Your community's Instagram posts say a lot about their interests
Have you ever looked at all of your photos or a friends Instagram photos? What are the defining characteristics of the photos you or they have shared? With most photos and personas on Instagram we see a combination of who a person is and what a person wants others to believe about them. The selective social sharing isn’t just a vanity metric, it’s compelling marketing information we should all pay attention to. Our customers are giving us great insights to how we should communicate with them.
We break down an example post below and give some tips for thinking about who, how and what your customers are telling you.
Who: @bzuerche (Seen CEO)
Where: Rogue Ale’s Public House (San Francisco)
What: #rogue, #leftcoast, working day
Photo: Hipster looking joint with a full beer in shot.

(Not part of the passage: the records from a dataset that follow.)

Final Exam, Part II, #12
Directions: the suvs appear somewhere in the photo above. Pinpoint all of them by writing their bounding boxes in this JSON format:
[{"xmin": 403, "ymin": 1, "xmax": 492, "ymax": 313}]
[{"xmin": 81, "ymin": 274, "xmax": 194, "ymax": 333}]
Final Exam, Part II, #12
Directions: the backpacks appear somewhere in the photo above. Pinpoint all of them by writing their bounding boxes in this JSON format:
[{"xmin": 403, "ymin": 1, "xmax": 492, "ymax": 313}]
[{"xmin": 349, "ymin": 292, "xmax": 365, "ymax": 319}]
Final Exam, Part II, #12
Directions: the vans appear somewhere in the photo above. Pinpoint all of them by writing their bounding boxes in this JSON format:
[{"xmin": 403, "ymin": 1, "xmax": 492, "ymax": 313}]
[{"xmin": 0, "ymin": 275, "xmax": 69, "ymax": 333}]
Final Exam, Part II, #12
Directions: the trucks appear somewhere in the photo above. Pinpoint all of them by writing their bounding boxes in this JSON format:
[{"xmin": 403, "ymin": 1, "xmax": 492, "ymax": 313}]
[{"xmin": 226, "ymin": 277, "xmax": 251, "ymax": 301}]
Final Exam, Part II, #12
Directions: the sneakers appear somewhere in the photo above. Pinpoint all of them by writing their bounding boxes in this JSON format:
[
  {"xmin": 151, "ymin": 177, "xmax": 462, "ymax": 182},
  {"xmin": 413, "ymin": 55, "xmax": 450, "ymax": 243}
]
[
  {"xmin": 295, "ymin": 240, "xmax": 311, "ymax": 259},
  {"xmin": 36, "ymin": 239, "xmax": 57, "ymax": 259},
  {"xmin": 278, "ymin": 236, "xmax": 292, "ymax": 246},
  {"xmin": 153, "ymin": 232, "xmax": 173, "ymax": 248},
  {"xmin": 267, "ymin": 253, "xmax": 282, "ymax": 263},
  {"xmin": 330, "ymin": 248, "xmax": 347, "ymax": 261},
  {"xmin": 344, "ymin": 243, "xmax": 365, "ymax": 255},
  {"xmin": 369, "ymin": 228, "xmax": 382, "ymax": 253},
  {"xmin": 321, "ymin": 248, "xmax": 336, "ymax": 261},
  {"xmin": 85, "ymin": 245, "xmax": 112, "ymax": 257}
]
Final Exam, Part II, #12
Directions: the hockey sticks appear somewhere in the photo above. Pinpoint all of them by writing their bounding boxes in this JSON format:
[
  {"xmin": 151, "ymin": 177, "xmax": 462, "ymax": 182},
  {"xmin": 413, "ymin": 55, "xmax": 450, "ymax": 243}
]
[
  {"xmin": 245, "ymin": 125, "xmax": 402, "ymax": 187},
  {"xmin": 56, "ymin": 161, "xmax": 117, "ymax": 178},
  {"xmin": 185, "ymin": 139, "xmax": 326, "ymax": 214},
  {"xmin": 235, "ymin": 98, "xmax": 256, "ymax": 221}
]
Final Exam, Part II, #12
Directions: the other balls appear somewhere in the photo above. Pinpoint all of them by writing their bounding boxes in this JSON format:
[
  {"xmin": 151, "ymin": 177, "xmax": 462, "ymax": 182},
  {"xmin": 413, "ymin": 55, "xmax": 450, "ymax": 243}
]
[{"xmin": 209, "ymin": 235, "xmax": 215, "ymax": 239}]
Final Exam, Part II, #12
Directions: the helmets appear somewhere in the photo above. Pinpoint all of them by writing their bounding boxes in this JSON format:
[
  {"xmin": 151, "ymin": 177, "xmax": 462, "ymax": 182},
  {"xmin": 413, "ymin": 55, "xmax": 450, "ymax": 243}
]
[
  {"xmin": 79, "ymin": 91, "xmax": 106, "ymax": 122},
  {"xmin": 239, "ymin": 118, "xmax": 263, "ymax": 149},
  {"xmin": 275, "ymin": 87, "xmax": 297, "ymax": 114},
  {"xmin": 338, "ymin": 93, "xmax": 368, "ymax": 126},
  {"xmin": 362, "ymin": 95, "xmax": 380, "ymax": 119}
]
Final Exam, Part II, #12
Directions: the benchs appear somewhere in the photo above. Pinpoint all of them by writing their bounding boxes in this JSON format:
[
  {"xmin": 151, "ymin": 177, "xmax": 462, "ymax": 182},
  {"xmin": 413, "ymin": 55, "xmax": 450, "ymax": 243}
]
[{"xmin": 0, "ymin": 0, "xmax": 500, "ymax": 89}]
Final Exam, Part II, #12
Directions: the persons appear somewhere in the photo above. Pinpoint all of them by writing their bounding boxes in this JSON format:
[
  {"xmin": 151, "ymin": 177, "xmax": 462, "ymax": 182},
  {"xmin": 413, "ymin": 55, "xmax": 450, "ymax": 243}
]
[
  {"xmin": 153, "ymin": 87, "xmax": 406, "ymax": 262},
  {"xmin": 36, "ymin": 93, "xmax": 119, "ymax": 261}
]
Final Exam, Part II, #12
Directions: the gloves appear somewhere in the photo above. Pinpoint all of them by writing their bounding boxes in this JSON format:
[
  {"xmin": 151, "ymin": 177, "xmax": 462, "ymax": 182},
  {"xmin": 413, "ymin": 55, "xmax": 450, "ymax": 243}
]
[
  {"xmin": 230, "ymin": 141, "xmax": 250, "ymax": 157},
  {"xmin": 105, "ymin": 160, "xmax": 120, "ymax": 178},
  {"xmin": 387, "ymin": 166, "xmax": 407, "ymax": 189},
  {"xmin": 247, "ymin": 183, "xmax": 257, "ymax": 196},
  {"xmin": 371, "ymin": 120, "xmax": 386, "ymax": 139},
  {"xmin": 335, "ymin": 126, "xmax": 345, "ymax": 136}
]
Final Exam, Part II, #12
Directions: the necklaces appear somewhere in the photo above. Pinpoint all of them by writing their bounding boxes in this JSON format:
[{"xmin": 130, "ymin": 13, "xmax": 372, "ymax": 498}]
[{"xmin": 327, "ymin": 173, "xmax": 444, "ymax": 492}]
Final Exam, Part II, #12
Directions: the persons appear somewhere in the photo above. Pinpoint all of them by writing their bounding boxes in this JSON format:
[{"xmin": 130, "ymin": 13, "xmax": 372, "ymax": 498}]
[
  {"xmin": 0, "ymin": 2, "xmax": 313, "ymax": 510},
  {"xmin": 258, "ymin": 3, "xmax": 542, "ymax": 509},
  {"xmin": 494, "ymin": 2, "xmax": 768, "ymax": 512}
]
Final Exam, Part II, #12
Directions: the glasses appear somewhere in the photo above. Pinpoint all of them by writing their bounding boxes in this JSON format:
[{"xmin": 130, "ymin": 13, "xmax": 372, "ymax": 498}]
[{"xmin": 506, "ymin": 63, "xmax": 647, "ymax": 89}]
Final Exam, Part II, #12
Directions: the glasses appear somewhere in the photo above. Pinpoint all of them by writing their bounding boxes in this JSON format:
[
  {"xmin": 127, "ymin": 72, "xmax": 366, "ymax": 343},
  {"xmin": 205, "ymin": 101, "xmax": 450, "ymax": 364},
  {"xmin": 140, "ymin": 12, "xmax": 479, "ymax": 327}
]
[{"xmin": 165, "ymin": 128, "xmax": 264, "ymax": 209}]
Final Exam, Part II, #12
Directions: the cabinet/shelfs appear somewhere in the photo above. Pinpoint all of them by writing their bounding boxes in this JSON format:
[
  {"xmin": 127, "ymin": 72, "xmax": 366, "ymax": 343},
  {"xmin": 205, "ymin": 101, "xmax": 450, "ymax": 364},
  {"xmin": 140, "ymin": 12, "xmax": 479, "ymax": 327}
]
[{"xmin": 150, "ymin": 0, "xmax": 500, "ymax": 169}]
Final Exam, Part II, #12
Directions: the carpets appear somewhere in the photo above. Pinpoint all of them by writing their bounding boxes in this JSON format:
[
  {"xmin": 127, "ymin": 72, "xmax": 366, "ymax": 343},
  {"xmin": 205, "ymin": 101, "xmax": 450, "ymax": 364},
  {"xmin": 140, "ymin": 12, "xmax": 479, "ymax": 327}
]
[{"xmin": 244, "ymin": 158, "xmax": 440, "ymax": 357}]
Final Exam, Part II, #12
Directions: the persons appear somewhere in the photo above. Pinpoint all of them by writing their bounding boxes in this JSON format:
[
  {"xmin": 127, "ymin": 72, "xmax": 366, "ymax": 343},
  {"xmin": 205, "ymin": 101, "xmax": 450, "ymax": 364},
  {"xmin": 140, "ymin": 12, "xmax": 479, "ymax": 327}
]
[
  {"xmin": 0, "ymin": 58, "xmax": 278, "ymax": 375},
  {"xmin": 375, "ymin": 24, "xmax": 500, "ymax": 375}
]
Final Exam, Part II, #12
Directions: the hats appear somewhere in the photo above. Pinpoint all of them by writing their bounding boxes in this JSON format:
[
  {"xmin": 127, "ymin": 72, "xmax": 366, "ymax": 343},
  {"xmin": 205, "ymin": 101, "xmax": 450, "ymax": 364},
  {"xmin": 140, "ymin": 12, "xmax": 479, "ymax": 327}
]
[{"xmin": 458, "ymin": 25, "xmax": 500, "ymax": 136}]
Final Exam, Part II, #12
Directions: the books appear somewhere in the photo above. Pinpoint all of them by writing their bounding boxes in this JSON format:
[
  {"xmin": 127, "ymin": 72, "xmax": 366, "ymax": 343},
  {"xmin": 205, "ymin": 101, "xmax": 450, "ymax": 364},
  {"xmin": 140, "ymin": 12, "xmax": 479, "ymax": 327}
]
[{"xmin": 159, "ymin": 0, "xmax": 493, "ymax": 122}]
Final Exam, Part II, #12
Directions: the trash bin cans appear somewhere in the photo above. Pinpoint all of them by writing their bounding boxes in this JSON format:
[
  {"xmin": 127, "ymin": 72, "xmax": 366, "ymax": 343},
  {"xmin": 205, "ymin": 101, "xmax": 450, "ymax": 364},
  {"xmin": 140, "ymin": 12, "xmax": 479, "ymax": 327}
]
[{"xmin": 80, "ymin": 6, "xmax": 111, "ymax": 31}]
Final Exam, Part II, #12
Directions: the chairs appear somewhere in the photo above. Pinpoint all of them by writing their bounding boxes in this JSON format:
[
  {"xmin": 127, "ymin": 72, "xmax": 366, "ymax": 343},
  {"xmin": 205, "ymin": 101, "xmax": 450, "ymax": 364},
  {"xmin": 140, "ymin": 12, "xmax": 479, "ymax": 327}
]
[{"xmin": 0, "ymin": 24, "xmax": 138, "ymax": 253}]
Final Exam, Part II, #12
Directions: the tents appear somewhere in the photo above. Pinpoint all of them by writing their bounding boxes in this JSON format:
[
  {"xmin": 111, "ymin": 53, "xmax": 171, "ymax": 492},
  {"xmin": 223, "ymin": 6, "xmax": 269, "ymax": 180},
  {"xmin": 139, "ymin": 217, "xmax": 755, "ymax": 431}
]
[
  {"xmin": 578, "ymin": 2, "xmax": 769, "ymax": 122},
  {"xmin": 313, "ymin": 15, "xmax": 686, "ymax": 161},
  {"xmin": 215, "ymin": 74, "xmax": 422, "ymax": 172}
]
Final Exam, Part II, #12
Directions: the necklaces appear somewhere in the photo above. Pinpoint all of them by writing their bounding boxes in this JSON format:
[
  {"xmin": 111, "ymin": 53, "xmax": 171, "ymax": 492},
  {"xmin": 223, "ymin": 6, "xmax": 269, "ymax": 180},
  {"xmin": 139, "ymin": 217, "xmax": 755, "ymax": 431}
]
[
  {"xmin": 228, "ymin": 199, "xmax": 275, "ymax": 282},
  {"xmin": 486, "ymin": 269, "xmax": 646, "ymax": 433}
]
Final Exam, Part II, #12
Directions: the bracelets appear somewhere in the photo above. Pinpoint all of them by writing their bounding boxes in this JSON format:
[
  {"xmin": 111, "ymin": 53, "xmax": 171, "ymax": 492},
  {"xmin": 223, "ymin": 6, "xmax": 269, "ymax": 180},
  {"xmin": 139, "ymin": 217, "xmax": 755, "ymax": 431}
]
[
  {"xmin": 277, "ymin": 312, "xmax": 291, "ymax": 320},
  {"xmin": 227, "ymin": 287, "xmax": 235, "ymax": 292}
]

What does this really tell us…
From looking at the locations of most of my posts you can tell that I do not live in San Francisco. Here are some quick things we can infer I’m projecting to my followers (through my eyes):
- I am having a beer during the workday, thus I am a cool, casual, laid back working guy
- San Fran is cool and a place I like to visit
- Rogue is a microbrewery and I value niche, localish, unique brews
What does this tell Rogue?
Taking a step back and looking at a sampling of my photos we can infer not just what was above, but what else is representative about me through my photos.
- Coffee (coffee shops)
- Sports/Sporting Events
Turning this into actionable marketing insights.
Looking at one person’s information can be interesting, but becomes much more meaningful when done across a larger sample of individuals. What patterns emerge about who the consumer is projecting to be? Here are some actionable insights you may be able to glean from this information:
- Are there clear brand associations that customers are consistently referencing? How we incorporate those references into our visual representation of the brand (packaging, ads, etc.)?
- Is there a geographical concentration of any patterns? Do we have regional marketing efforts driving that pattern?
- Is the sharing taking place when we expected it to during the customer journey (pre-purchase, purchase, post-purchase/consumption)? If it is or isn’t taking place where we expected, can we put queues in front of our customer to motivate them to share at the place we want them to?